Glimpses of success can take other forms, too. For instance, in Kandahar we have a complex network of private taxis to evacuate the wounded across frontlines. They are today’s version of Murray’s packhorse, where wounded Afghans are transported in battered old Toyota Corollas, because the public ambulances do not reach rural areas. In 2010 alone, almost 2,000 wounded reached hospitals through this Red Cross-sponsored network of yellow Corollas. I called our taxis the “busy bees,” or “the beeline.”
Helping the wounded is a relatively straightforward job for a humanitarian practitioner. Establishing and sustaining a dialogue with those who carry guns is vastly more complex, and success is more difficult to measure. A good example is a particularly vicious Taliban attack against an Afghan National Police post outside of Kandahar, using a fake ambulance packed with explosives. This outrageous act triggered a public protest from the ICRC, and the Red Cross received a relatively prompt, public assurance from the Taliban that it would not happen again. That is success.
Sometimes success can appear, quite literally, between the lines. I am gratified when I study today, in my office in Washington, revised rules of engagement of the U.S. armed forces, and I see that they include the spirit of some of the recommendations we made in Afghanistan.

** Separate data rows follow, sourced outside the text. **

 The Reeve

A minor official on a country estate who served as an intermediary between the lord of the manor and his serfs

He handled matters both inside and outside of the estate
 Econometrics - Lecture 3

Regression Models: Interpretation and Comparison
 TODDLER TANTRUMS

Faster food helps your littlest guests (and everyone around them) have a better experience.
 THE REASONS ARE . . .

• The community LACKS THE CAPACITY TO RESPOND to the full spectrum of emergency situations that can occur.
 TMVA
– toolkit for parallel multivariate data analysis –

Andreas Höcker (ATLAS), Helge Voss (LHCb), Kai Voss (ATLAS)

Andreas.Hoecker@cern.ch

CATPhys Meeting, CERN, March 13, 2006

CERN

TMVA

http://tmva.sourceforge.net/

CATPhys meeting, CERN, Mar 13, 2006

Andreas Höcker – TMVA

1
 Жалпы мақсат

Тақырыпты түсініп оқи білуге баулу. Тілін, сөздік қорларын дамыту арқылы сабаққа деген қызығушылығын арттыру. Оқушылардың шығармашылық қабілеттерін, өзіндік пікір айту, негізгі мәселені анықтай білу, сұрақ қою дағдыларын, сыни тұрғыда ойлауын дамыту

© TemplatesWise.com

Earlier, I said that humanitarian action is a compromise between military and political dictates on the one hand and the conscience of humanity on the other. Reaching this compromise is at the heart of contemporary humanitarian action, and it can only be done by people who are not indifferent to the suffering of others.

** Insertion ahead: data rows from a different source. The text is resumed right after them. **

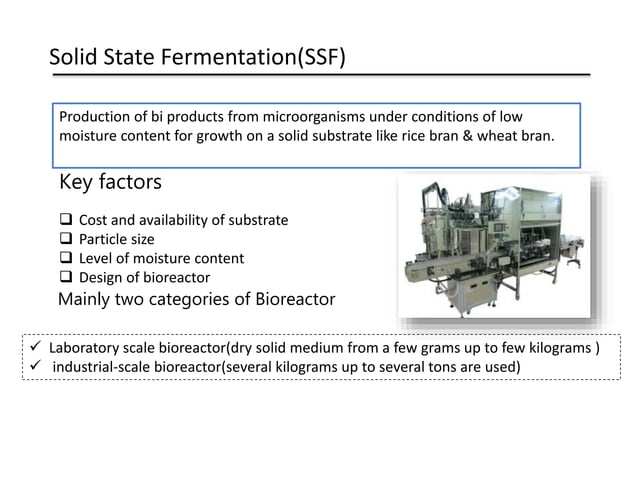 Solid State Fermentation(SSF)

Production of bi products from microorganisms under conditions of low moisture content for growth on a solid substrate like rice bran & wheat bran.

Key factors

❑ Cost and availability of substrate
❑ Particle size
❑ Level of moisture content
❑ Design of bioreactor

Mainly two categories of Bioreactor

✓ Laboratory scale bioreactor(dry solid medium from a few grams up to few kilograms )
✓ industrial-scale bioreactor(several kilograms up to several tons are used)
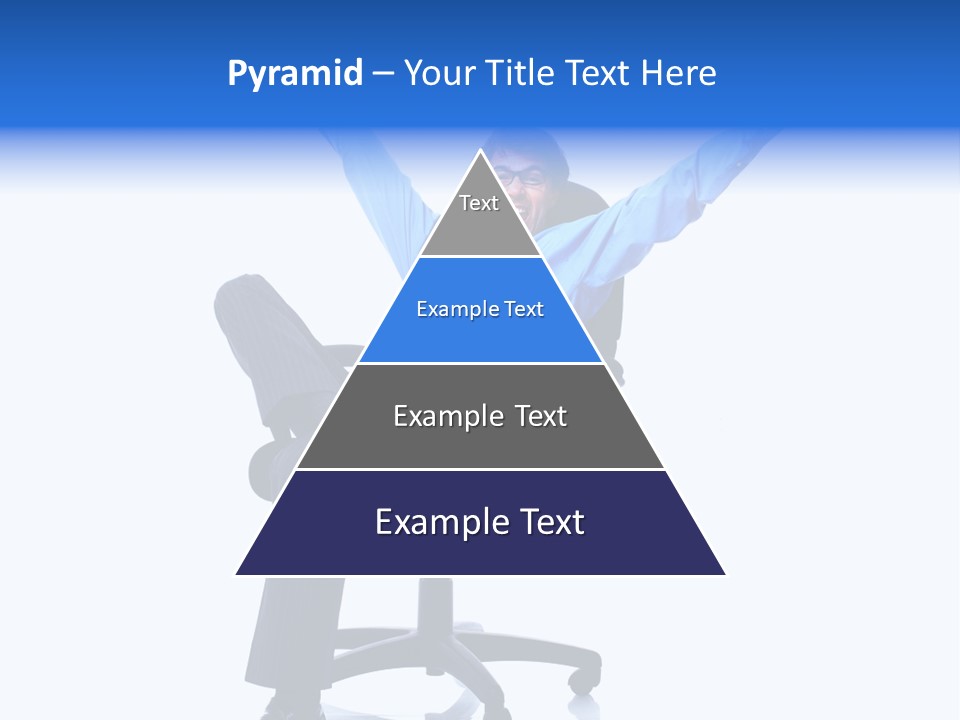 Pyramid – Your Title Text Here

Text

Example Text

Example Text

Example Text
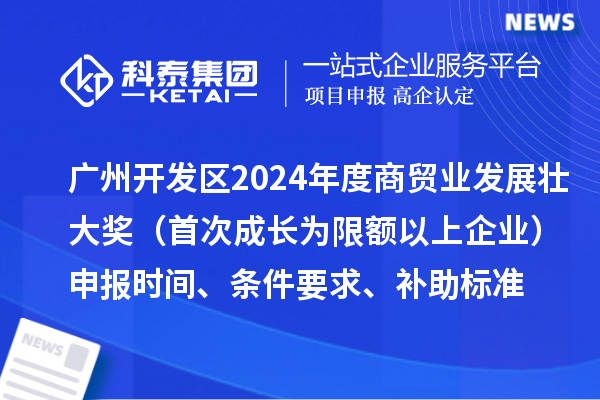 NEWS

科泰集团
KETAI

一站式企业服务平台
项目申报 高企认定

广州开发区2024年度商贸业发展壮大奖（首次成长为限额以上企业）申报时间、条件要求、补助标准

NEWS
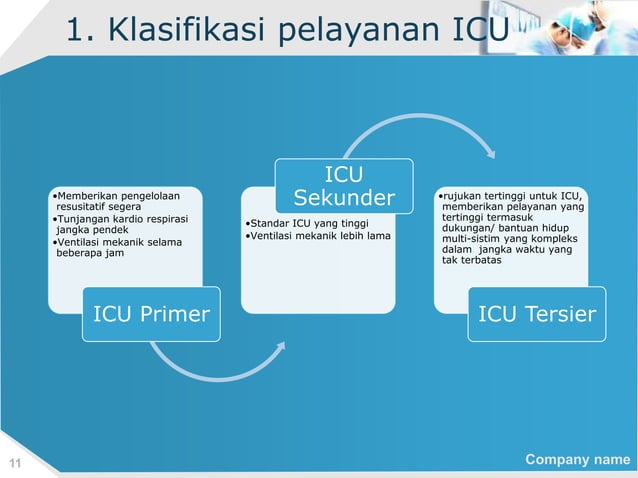 1. Klasifikasi pelayanan ICU

•Memberikan pengelolaan resusitatif segera
•Tunjangan kardio respirasi jangka pendek
•Ventilasi mekanik selama beberapa jam

ICU Primer

ICU Sekunder

•Standar ICU yang tinggi
•Ventilasi mekanik lebih lama

•rujukan tertinggi untuk ICU, memberikan pelayanan yang tertinggi termasuk dukungan/ bantuan hidup multi-sistim yang kompleks dalam jangka waktu yang tak terbatas

ICU Tersier

11

Company name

People like Dr. Marcel Junod, who worked for the ICRC in the Abyssinia War of 1935, the Spanish Civil War, visited prisoners of war in Europe during the second world war and was the first independent observer from the West who reached Hiroshima after the dropping of the atomic bomb.
He calls what drives humanitarian practitioners “the spirit of the thing.”
". . .that spirit, the spirit of combat, which we kept alive in us and which so often persuaded us to attempt the impossible, to extend the limits imposed on our action against the efforts of those who just as constantly tried to restrict them still further."
On a battlefield in 1859, a young Swiss businessman, Henri Dunant, witnessed the aftermath of a bloody encounter during the War of Italian Unification. Franco-Sardinian forces had clashed with Austrian troops near the small town of Solferino, in northern Italy. By pure coincidence, Dunant arrived in the village of Castiglione where more than 9,000 wounded soldiers had taken refuge.
Together with local women, Dunant worked tirelessly to treat the wounded. He cared for soldiers he neither knew nor supported. He was indifferent to the colors of the uniforms, but he was not indifferent to the men who wore them. He was simply a man who looked after others in distress.
By 1863 Dunant and a few others laid the foundations for what would become the International Committee of the Red Cross. In the century and a half since, humanitarian aid workers have had one thing in common: not to be indifferent to those who suffer. Just as Murray, the orderly, was not indifferent to the suffering of one of our best friends, the doctor whose words we read again and again.
So, let us raise our glass and thank Murray for his services, and toast the humanitarian ideals we honor to this day.
To Murray, the true humanitarian in the Canon.